__Your objective__: Work out how many lines in the data hold the string "characters". Reply with only that number.

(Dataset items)
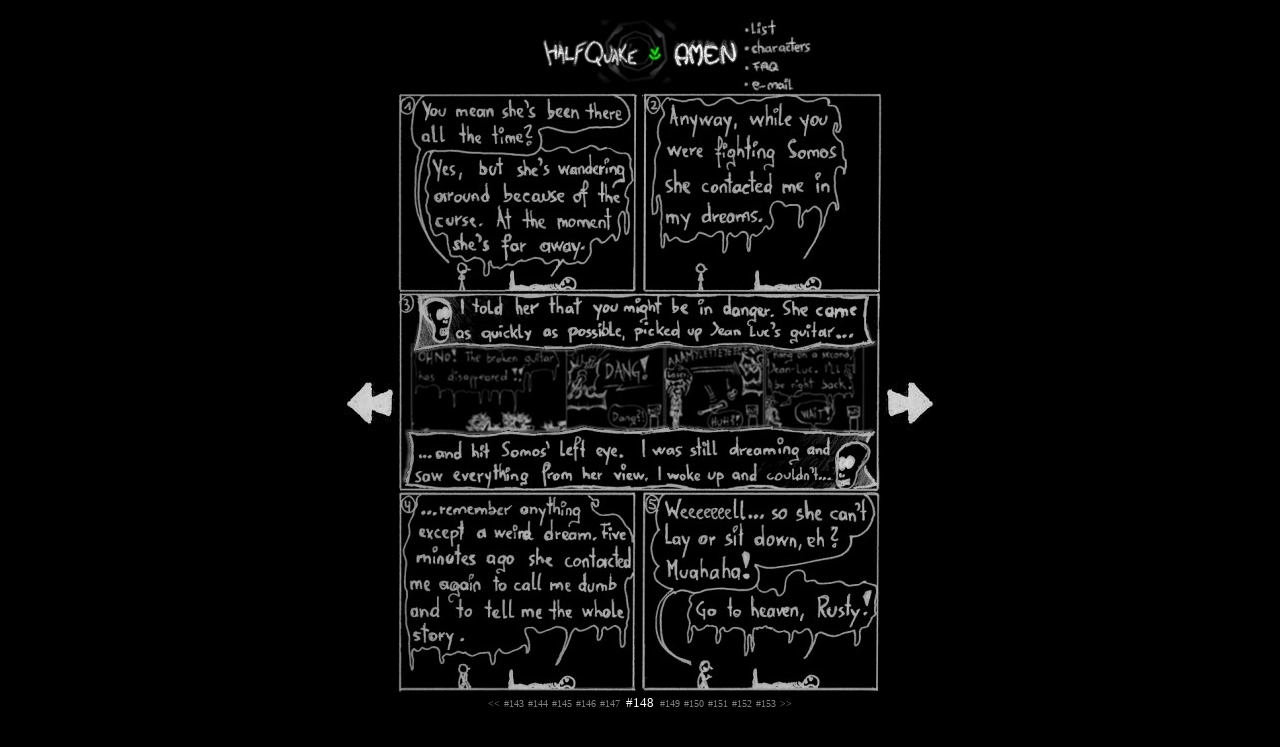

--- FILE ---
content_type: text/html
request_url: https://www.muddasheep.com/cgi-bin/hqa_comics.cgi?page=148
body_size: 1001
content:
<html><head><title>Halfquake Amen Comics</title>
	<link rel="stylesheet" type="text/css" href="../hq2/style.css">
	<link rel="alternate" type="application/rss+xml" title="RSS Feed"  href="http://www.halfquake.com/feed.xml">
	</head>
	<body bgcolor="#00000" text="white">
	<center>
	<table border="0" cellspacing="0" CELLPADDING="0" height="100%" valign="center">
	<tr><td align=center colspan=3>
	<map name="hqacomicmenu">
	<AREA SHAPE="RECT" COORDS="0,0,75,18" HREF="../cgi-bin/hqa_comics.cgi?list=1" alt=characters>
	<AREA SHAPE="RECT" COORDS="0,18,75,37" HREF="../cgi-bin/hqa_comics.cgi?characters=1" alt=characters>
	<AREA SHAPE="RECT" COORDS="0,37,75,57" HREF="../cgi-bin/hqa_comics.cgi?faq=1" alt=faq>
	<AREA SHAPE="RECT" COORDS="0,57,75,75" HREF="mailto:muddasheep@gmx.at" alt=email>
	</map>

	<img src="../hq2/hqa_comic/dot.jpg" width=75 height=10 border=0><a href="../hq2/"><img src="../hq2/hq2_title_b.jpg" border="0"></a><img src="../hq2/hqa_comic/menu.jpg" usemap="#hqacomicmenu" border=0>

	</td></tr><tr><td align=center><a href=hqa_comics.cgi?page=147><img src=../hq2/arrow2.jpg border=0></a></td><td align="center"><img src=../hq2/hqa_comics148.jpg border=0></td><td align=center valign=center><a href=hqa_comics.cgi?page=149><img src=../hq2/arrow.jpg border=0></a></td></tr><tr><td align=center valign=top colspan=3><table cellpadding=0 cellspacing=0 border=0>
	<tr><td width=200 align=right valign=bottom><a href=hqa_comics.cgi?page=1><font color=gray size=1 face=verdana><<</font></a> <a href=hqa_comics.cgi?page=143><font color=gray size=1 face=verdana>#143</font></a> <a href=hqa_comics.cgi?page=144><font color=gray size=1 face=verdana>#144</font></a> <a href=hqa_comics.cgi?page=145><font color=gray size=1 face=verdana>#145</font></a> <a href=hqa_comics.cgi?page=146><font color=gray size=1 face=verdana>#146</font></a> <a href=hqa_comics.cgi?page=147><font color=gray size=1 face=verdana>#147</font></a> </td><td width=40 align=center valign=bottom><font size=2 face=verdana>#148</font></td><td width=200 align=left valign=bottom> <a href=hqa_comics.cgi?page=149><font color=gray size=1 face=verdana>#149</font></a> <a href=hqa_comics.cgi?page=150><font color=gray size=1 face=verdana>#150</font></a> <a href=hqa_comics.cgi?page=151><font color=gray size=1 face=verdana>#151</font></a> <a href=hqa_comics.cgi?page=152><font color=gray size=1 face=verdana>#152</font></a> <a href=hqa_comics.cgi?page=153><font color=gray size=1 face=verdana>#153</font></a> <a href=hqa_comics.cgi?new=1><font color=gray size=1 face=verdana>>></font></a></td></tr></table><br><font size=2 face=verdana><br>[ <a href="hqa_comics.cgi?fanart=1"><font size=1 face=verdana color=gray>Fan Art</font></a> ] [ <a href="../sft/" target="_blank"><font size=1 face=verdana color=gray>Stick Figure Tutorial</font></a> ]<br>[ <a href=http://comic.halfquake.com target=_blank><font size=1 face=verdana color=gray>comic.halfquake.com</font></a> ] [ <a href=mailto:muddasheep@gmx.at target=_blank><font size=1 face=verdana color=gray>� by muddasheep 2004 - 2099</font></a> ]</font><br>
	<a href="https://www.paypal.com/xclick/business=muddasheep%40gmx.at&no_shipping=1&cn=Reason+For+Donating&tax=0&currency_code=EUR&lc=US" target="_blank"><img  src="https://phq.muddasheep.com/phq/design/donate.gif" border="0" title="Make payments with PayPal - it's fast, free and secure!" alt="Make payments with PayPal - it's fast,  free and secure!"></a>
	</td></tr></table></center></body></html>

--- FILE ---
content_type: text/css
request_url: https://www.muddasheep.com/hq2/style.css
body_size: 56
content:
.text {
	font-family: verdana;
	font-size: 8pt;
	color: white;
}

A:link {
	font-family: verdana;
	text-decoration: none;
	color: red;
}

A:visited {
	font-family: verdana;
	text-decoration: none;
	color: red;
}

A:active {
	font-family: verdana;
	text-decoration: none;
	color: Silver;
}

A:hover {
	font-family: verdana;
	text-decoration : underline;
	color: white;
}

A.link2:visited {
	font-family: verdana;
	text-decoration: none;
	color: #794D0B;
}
==
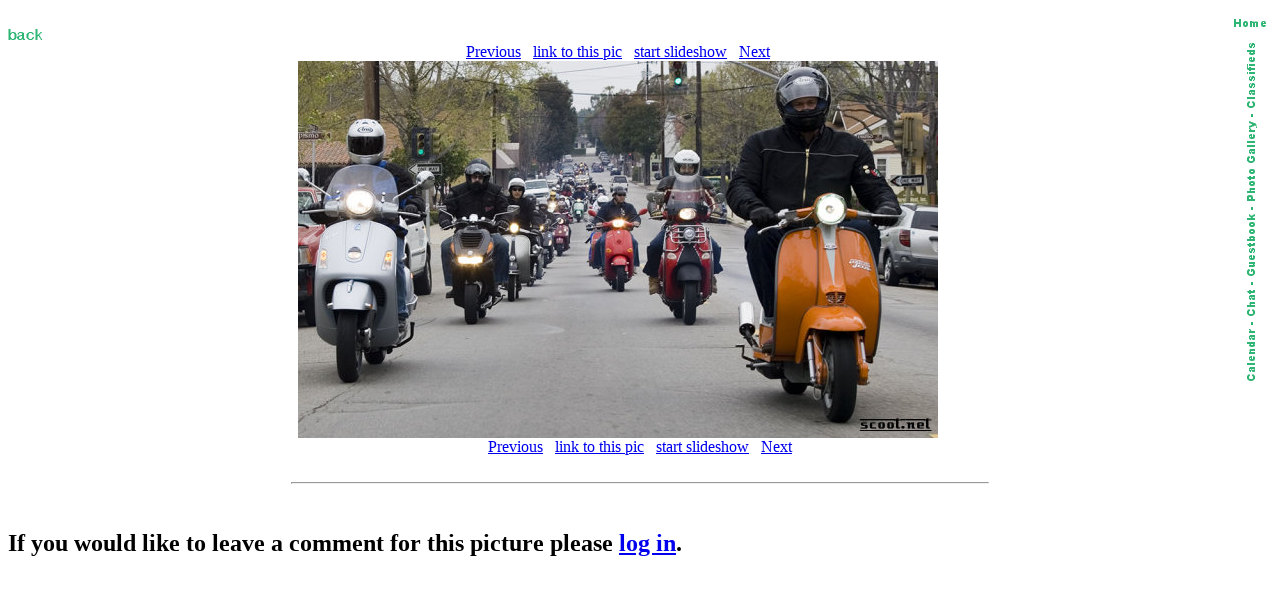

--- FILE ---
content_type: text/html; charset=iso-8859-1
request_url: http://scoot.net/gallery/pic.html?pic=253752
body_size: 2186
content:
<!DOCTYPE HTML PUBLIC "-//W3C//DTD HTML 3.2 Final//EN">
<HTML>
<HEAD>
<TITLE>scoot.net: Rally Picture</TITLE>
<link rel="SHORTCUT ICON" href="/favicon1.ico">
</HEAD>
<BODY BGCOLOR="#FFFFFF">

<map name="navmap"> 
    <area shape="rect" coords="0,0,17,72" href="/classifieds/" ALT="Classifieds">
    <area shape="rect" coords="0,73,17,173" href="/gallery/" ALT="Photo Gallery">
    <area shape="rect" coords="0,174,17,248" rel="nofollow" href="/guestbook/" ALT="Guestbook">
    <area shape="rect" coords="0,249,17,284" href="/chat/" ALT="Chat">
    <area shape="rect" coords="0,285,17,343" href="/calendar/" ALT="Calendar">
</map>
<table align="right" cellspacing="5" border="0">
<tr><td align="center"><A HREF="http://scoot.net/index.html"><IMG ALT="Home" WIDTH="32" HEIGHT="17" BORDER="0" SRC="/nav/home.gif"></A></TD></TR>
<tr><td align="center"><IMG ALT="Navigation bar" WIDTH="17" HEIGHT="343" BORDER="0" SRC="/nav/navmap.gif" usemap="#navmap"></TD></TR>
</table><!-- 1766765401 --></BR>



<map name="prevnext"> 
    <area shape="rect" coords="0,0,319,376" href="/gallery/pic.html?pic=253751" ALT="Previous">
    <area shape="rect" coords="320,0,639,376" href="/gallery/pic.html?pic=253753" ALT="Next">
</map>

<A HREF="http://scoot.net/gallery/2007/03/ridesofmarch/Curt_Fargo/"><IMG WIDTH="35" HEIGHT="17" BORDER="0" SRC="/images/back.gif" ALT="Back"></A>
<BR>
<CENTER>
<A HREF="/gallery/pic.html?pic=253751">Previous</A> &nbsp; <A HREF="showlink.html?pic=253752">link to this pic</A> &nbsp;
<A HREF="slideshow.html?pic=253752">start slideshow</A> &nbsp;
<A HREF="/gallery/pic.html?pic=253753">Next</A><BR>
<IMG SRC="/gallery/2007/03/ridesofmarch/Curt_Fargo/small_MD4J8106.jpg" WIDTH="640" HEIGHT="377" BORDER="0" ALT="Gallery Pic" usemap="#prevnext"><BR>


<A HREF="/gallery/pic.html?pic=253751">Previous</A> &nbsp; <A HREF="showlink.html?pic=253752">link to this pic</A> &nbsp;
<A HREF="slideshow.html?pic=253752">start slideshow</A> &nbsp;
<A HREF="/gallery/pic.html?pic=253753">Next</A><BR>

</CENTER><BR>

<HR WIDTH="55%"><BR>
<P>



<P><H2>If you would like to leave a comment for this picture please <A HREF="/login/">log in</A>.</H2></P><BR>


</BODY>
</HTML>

__Solved exercise__: 2